Über meinen Vater erfuhr ich, daß er die Abiturprüfung abgelegt hatte als einer von dreien – der Rest des Jahrgangs war vorzeitig mit einem Notabitur in den Krieg gezogen. Ich wußte auch, daß er sich gedrückt hatte, so lang es ging; als es dann nicht mehr ging, hatte er hinter der Westfront Kerzen gegossen und war bald in Gefangenschaft geraten. Auf meine Kinderfragen antwortete er entnervt: Sonst hätte ich kämpfen müssen!
Von dem Wenigen, was ich weiß, reimte ich mir manches erst als Erwachsene zusammen. Der eigenartige Vorname des Urgroßvaters, die Liebe der Großmutter zu ihrer Küche und ihre Furcht vor dem Draußen, das Hochdeutschreden, oh, und die Leute auf ihrer Beerdigung, Verwandte, die ich nicht verstand: meine Großmutter war aus dem Osten gewesen, ihre Herkunft ein Makel; so sehr, daß man sie sogar mir verschwiegen hat.
Es gab nicht viel, was mich mit meinem Vater verband, aber dafür, daß er sich einem System, das Menschen unterschiedlichen Wert zumaß, nach Kräften verweigerte, dafür achte ich ihn hoch.
Aus seinem Dachfenster habe er eine Eule gefilmt, schwarz vorm Nachthimmel auf dem Nachbardach, im Zwiegespräch mit einer zweiten, mitten in der Stadt!, habe dann jedoch, immerhin von dem Schuhuh aus dem Schlaf gerissen, die Aufnahme im Tran gelöscht.
Ich hingegen muß einen Teil der Kartoffeln wegwerfen, sie sind angekohlt. Habe ich nicht gesehen, entschuldige ich mich bei T., die Glühbirne im Herd ist kaputt.
Früher wurde im Dorf die Straßenbeleuchtung ausgemacht, von elf bis vier. Mit dem Rad heimfahren war riskant, aber man konnte um Mitternacht im Garten sitzen und die Sterne sehen.
Die Nacht, was die Stadt von ihr übrig läßt, reicht heute genau über den halben Tag.
Auf die Visitenkarte: Kauzkartierung und Rabattenkritik.
Es flogen Gänse über die Stadt, ihre Schreie am Himmel ein rostiges Geklirr; noch kein großer Zug, im Wolkengrau waren sie nicht auszumachen. Wie ich standen viele andere an ihren Fenstern und schauten und schauten, da entdeckte ich unten, mitten auf der Straße, Herrn E., strichschmal und ein bißchen struppig in zu weitem Anzug, genau so, wie ich ihn von den Straßen meines Heimatstädtchens kannte vor dreißig, vierzig Jahren. Auch er hatte das Gesicht nach oben gewandt. Als er mich sah, hob er freundlich eine Hand.

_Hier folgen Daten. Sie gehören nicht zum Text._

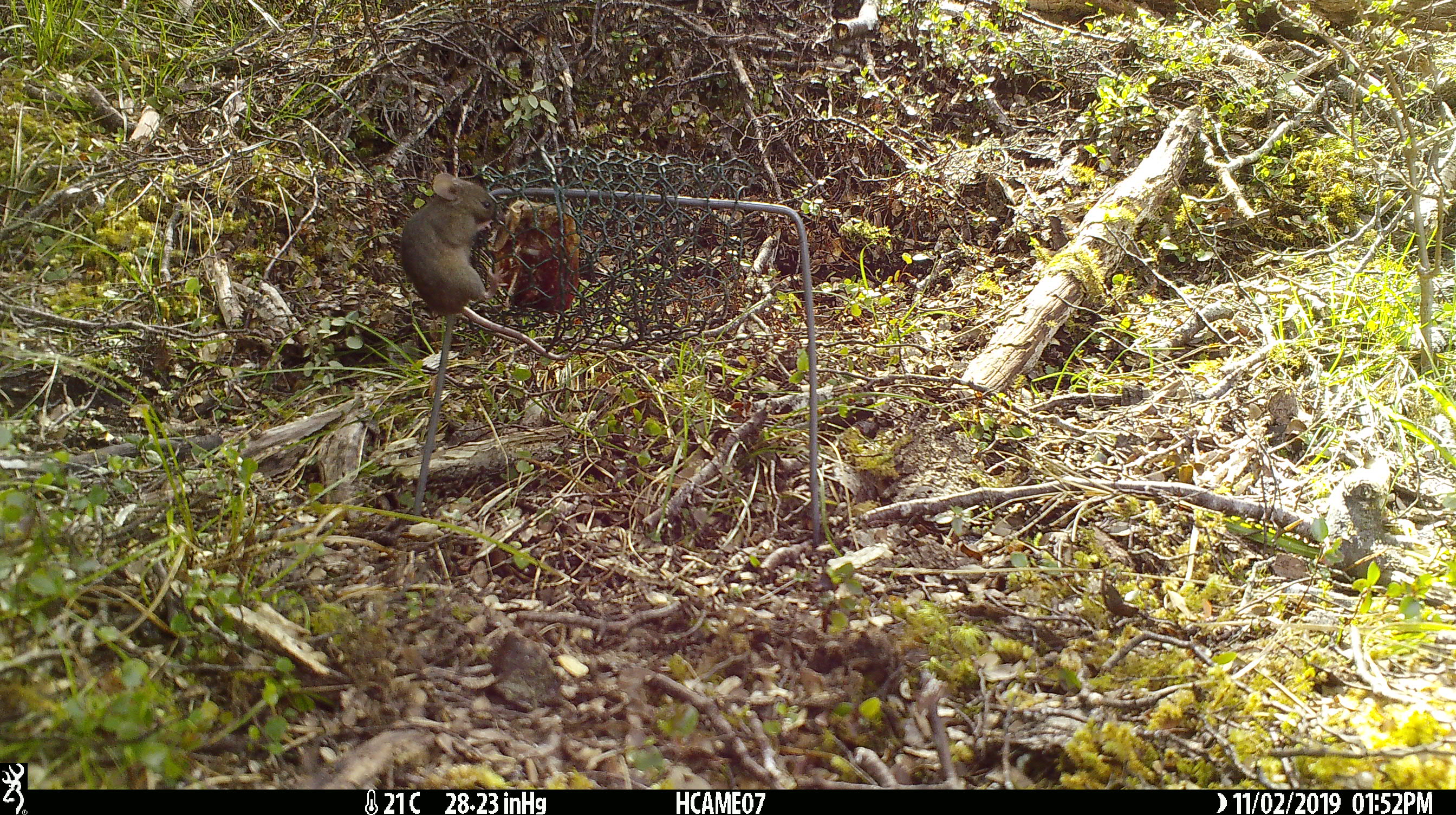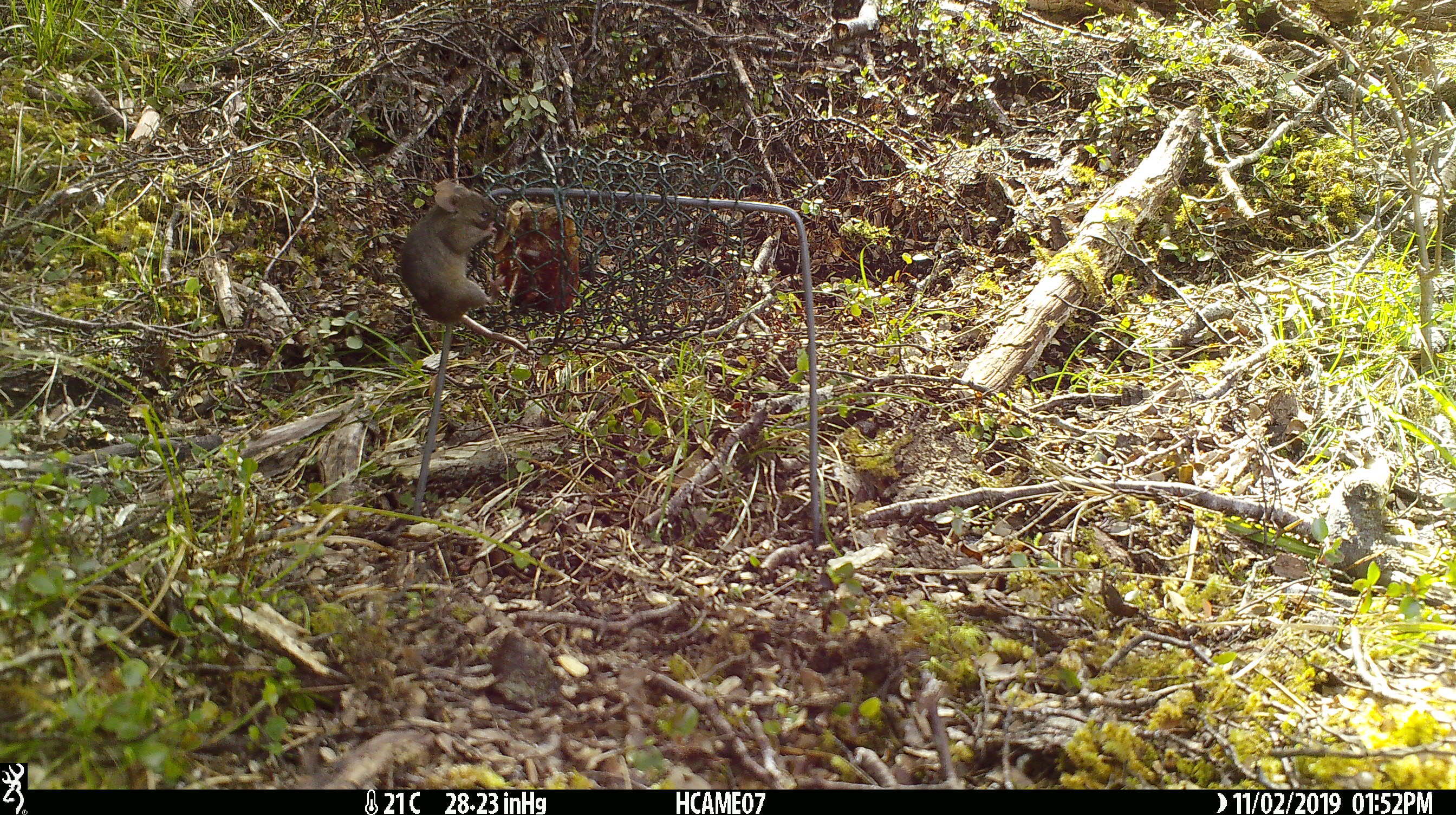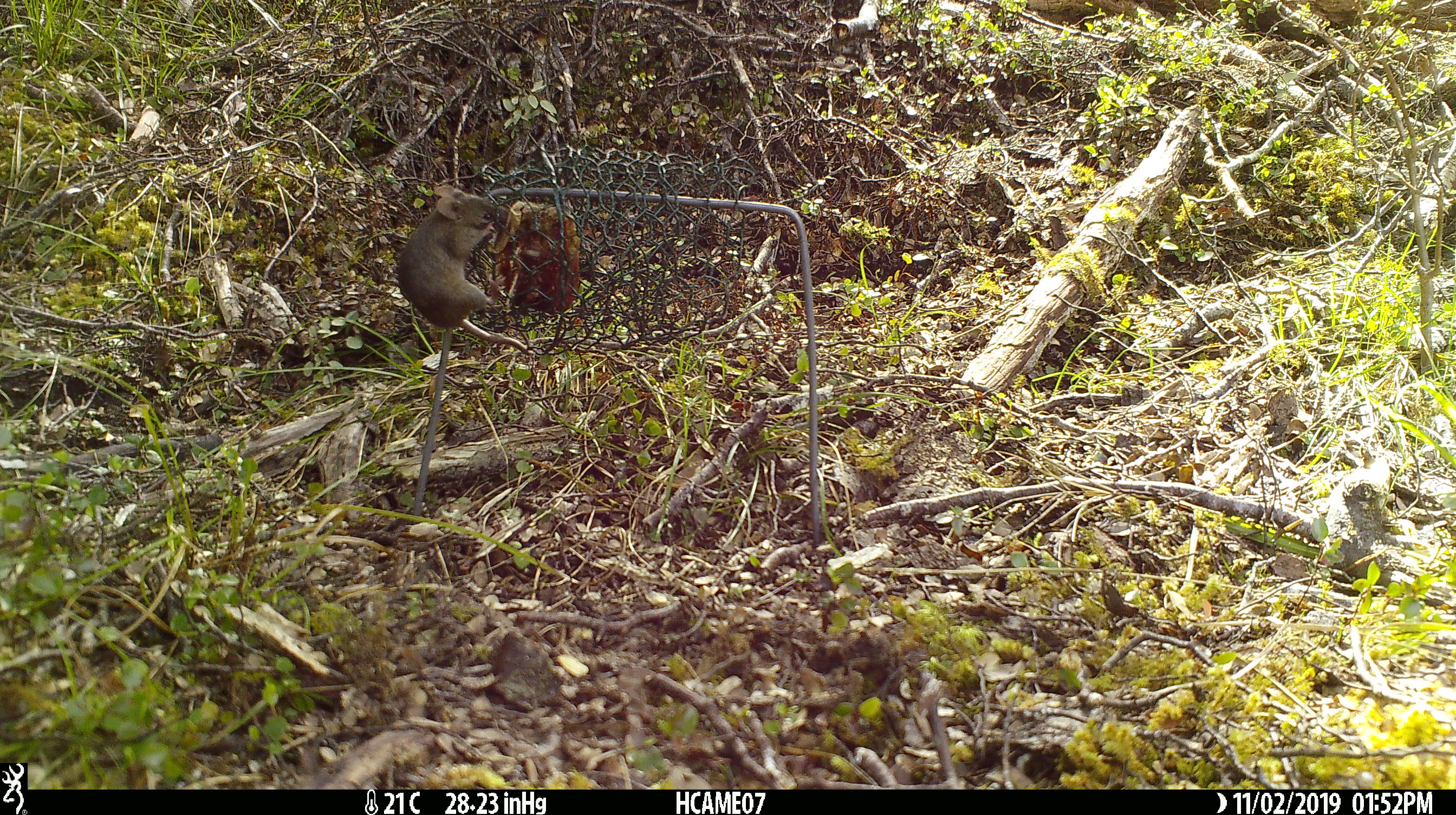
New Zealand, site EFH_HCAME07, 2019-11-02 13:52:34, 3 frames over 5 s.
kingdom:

Dann war der Spuk vorüber, die Stadt atmete aus und ging weiter ihren Geschäften nach.
Das kleine Kind steht an der Abteiltür und ruft: Mama, Mama! Wo bist du, Mama! Kein Zweifel, das denkt, ab jetzt müsse es sich allein durchschlagen. (Die Mutter ist vorhin los, einen Kakao holen, aber das weiß das Kind nicht mehr.) Schließlich gehe ich hin.
Das Kind ist vier, vielleicht erst drei, es weiß nicht genau, wo es herkommt und hinfährt, und die Mama ist verschwunden. Ich schlage vor, ein bißchen zu warten und zeige aus dem Fenster auf Kirchen, Burgen und Schiffe. Das Kind ist gleich Feuer und Flamme: wer in den Burgen wohnt? wo die Schiffe hinfahren? ob es da Straßen gibt? – Na, und guck mal, wer da kommt!

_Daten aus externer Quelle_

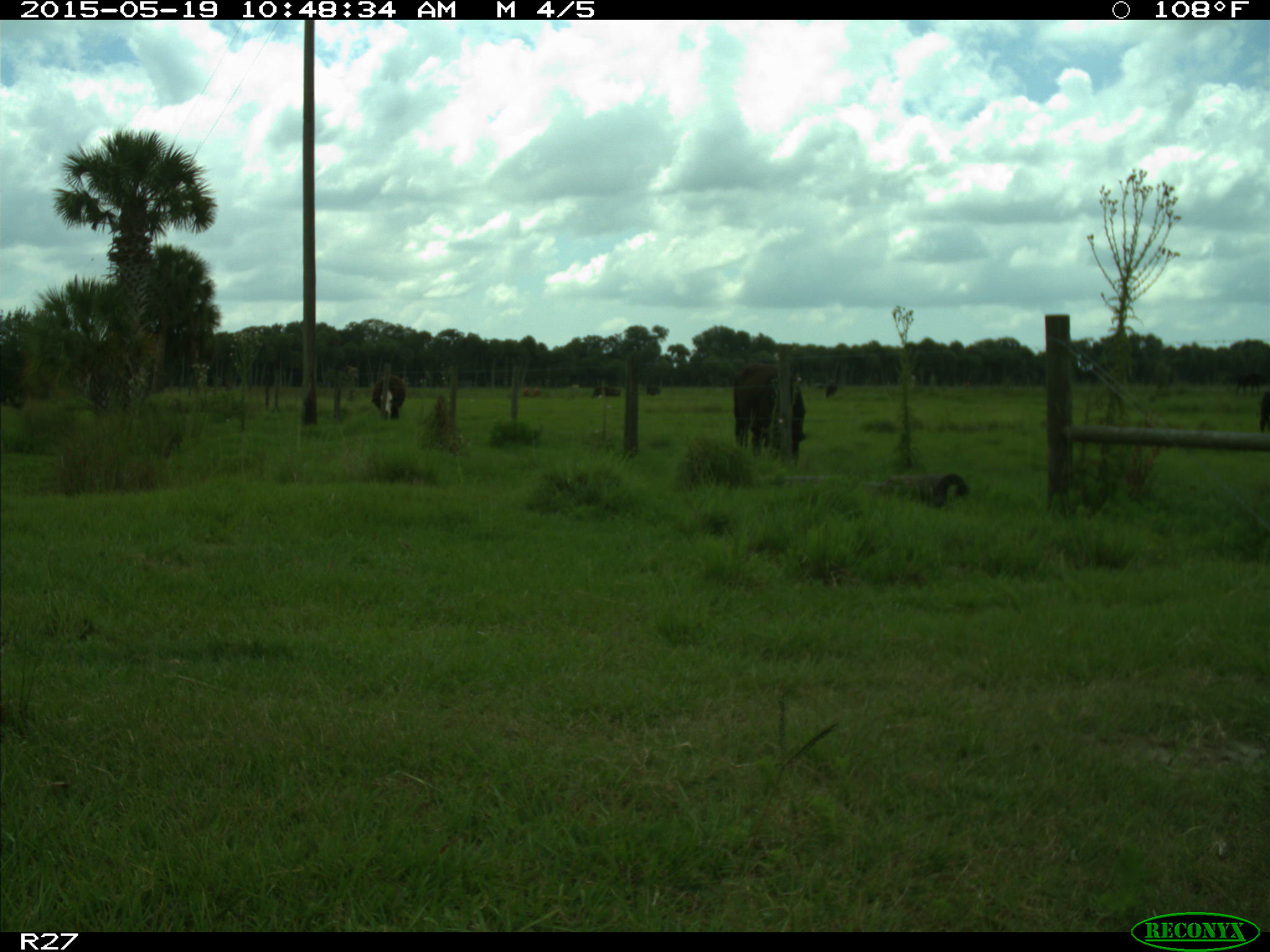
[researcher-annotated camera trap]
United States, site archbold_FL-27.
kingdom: Animalia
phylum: Chordata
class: Mammalia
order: Artiodactyla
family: Bovidae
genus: Bos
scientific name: Bos taurus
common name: domestic cow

Die Mutter hat zwei Becher Kakao in der Hand. Das ist aber lieb von Ihnen, sagt sie zu mir, und ihre Blicke sagen: was haben Sie mit meinem Kind zu schaffen! – Beide setzen sich auf ihren Platz ein Stückchen den Gang hinunter.
Auf einmal springt die Mutter auf, daß der ganze Waggon zusammenzuckt, es muß etwas Schreckliches passiert sein: Was! hast! du! wieder! gemacht! Ich habe doch die ganze Zeit neben dir gesessen! Nun ist alles verdorben, mit dir kann man solche Reisen einfach nicht machen! – Sie zerrt das Kind in Richtung Toilette, zum Reinigen, denn es hat sich mit Kakao bekleckert.
Das Kind läßt sich zerren. Es hebt die Stimme nicht, sagt ja, Mama, und: da war eben schon wieder eine Ritterburg!
Draußen auf dem Bahnsteig atme ich durch und öffne die Fäuste zum Winken, kurz, in Richtung des Fensters, hinter dem das Kind bei seiner Mutter sitzen müßte.